Yasalaşması durumunda cezaevinde bulunan 10 bin kişinin tahliye edileceği konuşulan Af Tasarısı, Meclis Genel Kuruluna AKP milletvekilleri tarafından 17 Kasım 2016’da getirilmiş, çocuklara yönelik cinsel istismar faillerinin, mağdurlar ile evlendiklerinde cezadan muaf olmasını öngören önerge toplumsal tepkiler nedeniyle geri çekilmişti. 31 Mart'ta gerçekleştirilecek yerel seçimler öncesi Af tasarısı tepkilere rağmen tekrar gündeme getirildi.
Konuya ilişkin Halkların Demokratik Partisi (HDP) İstanbul Milletvekili Avukat Züleyha Gülüm ETHA'ya konuştu.
Bu yasa tasarısının 2016'da da gündeme geldiğini hatırlatan Gülüm, 2016 yılında bu tasarı konuşulmaya başlandığı zaman genel olarak kadın örgütlerinin, feminist örgütlerin ve kadınların tepkisi üzerine geri çekildiğini ve bunun haklı bir tepki olduğunu dile getirdi.
'ÇOCUKLAR ÜZERİNDE EVLİLİĞE ZORLAMA VE BASKI OLUŞUYOR'
Yasanın geçmesinin bir kaç yönden risk barındırdığına dikkat çeken Gülüm, "Bu yasanın tartışmaya başlatılıyor olması bile aslında bu suçlarda bir artış olduğunu gösteriyor. 2016'da tartışma konusu yapıldığı zamanlarda bu aftan yararlanarak tahliye edilecek sanık sayısı 300 civarı iken, şimdi 10 binlere çıkmış durumda ve bu sayının artma ihtimali çok yüksek. Af yasası çıkacak bakış açısıyla, çocuklar üzerinde evliliğe zorlama ve baskı oluştuğunu gözlemleyebiliriz" diye konuştu.
Böyle bir yasa tasarısının konuşulmaya başlandığı andan itibaren erkeklerin ve onların ailelerinin, hatta kız çocuklarının ailelerinin bile, çocuğa rızası varmışcasına evlilik ilişkisini kabul etmeye zorlayacaklarının bilinen bir gerçek olduğunu söyleyen Gülüm, bu uygulamanın yaygın olarak gerçekleşeceğini öngörebildiklerini, çünkü sayının çok yükselmiş durumda olduğunu ifade etti.

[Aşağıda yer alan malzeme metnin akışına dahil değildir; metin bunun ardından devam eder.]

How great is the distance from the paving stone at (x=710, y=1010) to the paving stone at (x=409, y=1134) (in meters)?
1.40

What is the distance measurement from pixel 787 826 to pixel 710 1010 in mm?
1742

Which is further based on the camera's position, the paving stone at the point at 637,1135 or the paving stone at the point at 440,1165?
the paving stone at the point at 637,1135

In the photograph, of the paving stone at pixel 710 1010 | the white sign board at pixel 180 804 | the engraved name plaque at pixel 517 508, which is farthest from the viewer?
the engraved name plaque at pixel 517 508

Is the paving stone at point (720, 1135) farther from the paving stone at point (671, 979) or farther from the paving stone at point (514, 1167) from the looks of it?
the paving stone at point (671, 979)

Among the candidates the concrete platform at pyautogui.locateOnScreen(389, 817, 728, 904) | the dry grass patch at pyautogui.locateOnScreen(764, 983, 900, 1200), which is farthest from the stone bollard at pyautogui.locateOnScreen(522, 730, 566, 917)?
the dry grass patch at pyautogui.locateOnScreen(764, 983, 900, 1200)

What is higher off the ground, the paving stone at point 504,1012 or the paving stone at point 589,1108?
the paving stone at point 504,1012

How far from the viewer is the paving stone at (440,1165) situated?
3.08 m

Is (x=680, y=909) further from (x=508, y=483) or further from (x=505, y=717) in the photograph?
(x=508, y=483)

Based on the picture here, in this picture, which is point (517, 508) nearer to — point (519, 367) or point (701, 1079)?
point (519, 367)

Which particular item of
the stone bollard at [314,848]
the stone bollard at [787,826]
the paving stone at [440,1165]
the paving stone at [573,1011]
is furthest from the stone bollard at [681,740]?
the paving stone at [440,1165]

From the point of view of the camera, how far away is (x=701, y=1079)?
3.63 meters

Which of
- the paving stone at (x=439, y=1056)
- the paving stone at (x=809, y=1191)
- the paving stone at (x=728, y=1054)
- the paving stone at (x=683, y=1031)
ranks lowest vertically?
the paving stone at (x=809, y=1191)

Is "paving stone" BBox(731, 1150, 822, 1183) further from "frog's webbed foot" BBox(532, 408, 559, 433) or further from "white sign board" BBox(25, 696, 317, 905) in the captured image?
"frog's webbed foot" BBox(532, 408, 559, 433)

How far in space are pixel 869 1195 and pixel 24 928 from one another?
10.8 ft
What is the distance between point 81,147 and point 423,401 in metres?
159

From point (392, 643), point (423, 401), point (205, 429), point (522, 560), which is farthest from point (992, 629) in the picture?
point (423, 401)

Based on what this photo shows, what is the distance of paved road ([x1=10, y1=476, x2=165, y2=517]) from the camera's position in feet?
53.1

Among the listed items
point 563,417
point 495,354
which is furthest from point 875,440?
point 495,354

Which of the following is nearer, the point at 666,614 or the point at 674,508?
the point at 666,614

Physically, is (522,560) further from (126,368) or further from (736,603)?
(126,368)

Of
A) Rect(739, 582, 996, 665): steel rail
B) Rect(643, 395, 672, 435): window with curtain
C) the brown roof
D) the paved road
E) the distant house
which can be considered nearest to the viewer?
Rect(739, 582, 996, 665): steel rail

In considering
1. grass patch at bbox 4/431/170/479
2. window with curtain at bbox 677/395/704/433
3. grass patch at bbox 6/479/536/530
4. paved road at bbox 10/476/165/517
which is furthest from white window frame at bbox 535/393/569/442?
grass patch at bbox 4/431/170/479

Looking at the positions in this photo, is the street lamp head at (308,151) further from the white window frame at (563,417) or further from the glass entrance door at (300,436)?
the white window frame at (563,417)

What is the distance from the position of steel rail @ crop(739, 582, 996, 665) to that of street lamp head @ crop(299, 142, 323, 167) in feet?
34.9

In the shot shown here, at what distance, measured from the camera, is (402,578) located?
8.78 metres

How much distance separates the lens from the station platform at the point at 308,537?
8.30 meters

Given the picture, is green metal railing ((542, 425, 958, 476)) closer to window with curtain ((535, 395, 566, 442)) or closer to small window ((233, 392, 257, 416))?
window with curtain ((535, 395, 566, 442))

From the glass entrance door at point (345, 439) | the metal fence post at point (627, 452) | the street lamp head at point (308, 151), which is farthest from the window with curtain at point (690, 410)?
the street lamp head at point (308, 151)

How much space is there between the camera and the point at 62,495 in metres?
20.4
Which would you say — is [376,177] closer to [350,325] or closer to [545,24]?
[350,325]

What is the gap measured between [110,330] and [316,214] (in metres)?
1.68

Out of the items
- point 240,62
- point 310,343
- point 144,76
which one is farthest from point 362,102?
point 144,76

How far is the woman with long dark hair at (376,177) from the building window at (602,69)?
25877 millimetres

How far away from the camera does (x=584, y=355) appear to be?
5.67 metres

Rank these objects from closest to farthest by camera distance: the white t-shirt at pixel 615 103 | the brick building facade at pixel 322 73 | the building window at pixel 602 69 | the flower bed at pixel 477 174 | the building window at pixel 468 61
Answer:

'BİR KEREDEN BİR ŞEY OLMAZ MANTIĞI KABUL EDİLEBİLİR DEĞİLDİR'
Af tartışmalarının bu tür cinsel istismar suçlarını gözle görülür bir biçimde arttıracağını da belirten Gülüm, "Bu anlamda bırakın tasarının meclisten geçirilmesini, konuşulması, tartışılması bile çocuklara yönelik cinsel istismar suçlarının nasıl arttığını, nasıl bir sonuç ürettiğini gösteriyor. Bu af yasası tartışılırken şöyle bir şey söyleniyor; 'mağdurlar var', 'parçalanmış aileler var', 'en azından bir kerelik bir aftan söz ediyoruz' deniliyor. Hiç bir suçun bir kereliliği diye bir tartışma olamaz. Her çocuğun hayatı kıymetlidir. Bir kereden bir şey olmaz mantığı kabul edilebilir bir mantık değildir" dedi.
'15 YAŞ ALTI BİR ÇOCUĞUN RIZASI OLAMAZ'
Bu durumun çocuklar açısından evliliğe zorlanmak demek olduğunun altını çizen Gülüm, aynı zamanda cinsel istismarın, tecavüzün sürekli hale gelmesinin yolunu açan ve evlilik adı altında çocukların sürekli suça maruz kalmasını sağlayan, hayatlarının yok edilmesine neden olan bir düzenleme olacağını ifade etti. Gülüm, "Ceza düzenlemesi yapılırken de şu söyleniyor; 'cebir şiddet yoksa.' 'Cebir şiddet yoksa' denilerek 'rıza varsa' demeye getiriliyor. 15 yaş altı bir çocuğun rızası olamaz. Böyle bir rıza tartışması ceza yasamızda yok zaten. Rızası vardır yoktur tartışması mümkün değil. Bu yaşta bir çocuğun rızasından bahsedilemez, kaldı ki 15 yaş üstüne baktığımızda bile rıza gibi görünen şeyler rıza değildir. Belirtilen ceza miktarlarına bakıldığında 8-10-15 yıl gibi ceza aldıkları söyleniyor. Bu ceza miktarları 15 yaş altı cinsel istismar suçlarında geçerli. Zaten 15-18 yaş arasında bu suçlar 2 yıl ile 5 yıl arasında tariflendiği için ve genelde de alt sınırdan verildiği için ayrıca ertelenmeye vs. tabii tutulup cebir şiddet yoksa denildiğinde ceza evine de girimiyor" diye konuştu.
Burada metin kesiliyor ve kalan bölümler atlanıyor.